> [WORK ITEM] Among the entries below, find the lines with the word "level" and copy them.

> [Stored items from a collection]

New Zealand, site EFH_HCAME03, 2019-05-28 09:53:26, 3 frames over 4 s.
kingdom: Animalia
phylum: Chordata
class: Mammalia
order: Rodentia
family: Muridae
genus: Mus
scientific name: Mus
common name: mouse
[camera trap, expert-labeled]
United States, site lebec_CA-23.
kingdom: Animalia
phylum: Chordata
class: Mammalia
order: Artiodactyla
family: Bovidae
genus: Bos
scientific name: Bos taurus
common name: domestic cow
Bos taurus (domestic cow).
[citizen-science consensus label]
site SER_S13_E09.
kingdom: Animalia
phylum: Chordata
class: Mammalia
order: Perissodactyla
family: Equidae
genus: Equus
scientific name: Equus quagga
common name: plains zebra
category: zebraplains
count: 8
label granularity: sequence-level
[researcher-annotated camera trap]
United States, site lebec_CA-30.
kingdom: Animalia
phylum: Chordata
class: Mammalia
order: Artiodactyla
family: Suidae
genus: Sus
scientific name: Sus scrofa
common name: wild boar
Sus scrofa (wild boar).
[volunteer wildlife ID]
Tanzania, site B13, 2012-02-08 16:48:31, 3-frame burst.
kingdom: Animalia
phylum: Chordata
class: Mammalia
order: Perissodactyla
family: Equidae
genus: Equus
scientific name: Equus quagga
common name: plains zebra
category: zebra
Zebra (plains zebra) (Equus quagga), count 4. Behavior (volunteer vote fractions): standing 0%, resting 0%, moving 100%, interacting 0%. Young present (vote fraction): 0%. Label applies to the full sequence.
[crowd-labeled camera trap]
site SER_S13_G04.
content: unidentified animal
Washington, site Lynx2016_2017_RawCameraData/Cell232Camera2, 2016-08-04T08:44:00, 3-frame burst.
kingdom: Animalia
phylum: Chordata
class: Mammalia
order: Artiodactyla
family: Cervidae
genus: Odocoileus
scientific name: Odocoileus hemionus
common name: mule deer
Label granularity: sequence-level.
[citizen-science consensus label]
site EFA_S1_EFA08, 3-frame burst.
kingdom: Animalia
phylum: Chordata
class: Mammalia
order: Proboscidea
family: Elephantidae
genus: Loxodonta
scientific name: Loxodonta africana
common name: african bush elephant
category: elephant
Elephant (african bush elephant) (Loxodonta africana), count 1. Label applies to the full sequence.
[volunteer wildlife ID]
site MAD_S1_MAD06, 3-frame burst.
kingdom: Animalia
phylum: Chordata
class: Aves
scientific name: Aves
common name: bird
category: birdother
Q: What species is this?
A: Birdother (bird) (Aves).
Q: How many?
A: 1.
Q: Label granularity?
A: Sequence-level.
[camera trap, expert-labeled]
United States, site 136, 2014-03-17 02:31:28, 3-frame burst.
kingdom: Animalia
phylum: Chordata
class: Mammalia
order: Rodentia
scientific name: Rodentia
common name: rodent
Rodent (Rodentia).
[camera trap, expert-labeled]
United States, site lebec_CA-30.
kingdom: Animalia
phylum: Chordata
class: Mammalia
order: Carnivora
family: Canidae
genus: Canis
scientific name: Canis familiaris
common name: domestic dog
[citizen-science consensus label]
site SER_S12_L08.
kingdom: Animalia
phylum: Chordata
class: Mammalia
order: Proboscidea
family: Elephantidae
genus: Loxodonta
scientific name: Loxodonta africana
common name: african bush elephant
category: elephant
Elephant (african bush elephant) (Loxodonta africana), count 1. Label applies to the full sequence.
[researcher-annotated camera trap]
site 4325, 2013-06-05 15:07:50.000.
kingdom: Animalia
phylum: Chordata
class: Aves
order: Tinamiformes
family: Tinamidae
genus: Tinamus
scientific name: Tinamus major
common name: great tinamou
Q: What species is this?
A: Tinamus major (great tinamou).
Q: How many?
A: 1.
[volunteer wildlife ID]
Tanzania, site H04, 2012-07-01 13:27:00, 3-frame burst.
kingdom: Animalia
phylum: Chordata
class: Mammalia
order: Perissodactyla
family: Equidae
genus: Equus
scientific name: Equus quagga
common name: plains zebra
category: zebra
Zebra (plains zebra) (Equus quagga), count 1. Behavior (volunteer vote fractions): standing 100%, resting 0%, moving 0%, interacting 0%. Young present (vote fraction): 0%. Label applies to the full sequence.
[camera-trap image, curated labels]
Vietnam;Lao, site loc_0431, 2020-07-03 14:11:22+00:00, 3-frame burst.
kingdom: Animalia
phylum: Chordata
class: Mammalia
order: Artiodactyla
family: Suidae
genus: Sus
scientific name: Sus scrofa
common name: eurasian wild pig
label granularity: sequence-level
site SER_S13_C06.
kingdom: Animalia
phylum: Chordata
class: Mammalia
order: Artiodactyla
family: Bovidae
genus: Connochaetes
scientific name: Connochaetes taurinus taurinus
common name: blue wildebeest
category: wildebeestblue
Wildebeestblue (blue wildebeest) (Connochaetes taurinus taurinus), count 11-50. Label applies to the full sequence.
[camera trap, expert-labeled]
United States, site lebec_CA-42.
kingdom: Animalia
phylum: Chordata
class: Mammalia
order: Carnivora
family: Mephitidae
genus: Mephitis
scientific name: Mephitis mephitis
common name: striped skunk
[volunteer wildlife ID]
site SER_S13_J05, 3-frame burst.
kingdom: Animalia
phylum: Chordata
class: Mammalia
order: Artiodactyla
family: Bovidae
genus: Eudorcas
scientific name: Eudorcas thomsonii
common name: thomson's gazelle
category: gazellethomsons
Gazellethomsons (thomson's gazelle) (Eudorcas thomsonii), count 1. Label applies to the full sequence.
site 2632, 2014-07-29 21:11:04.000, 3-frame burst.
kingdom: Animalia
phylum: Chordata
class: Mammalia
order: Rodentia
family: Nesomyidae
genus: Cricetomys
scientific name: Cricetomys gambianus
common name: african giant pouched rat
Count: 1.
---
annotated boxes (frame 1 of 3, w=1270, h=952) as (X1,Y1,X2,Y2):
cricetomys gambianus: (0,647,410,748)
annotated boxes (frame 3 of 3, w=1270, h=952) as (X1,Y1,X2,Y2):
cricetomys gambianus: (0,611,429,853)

> [SOLUTION TO THE PROBLEM]
label granularity: sequence-level
Label granularity: sequence-level.
A: Sequence-level.
label granularity: sequence-level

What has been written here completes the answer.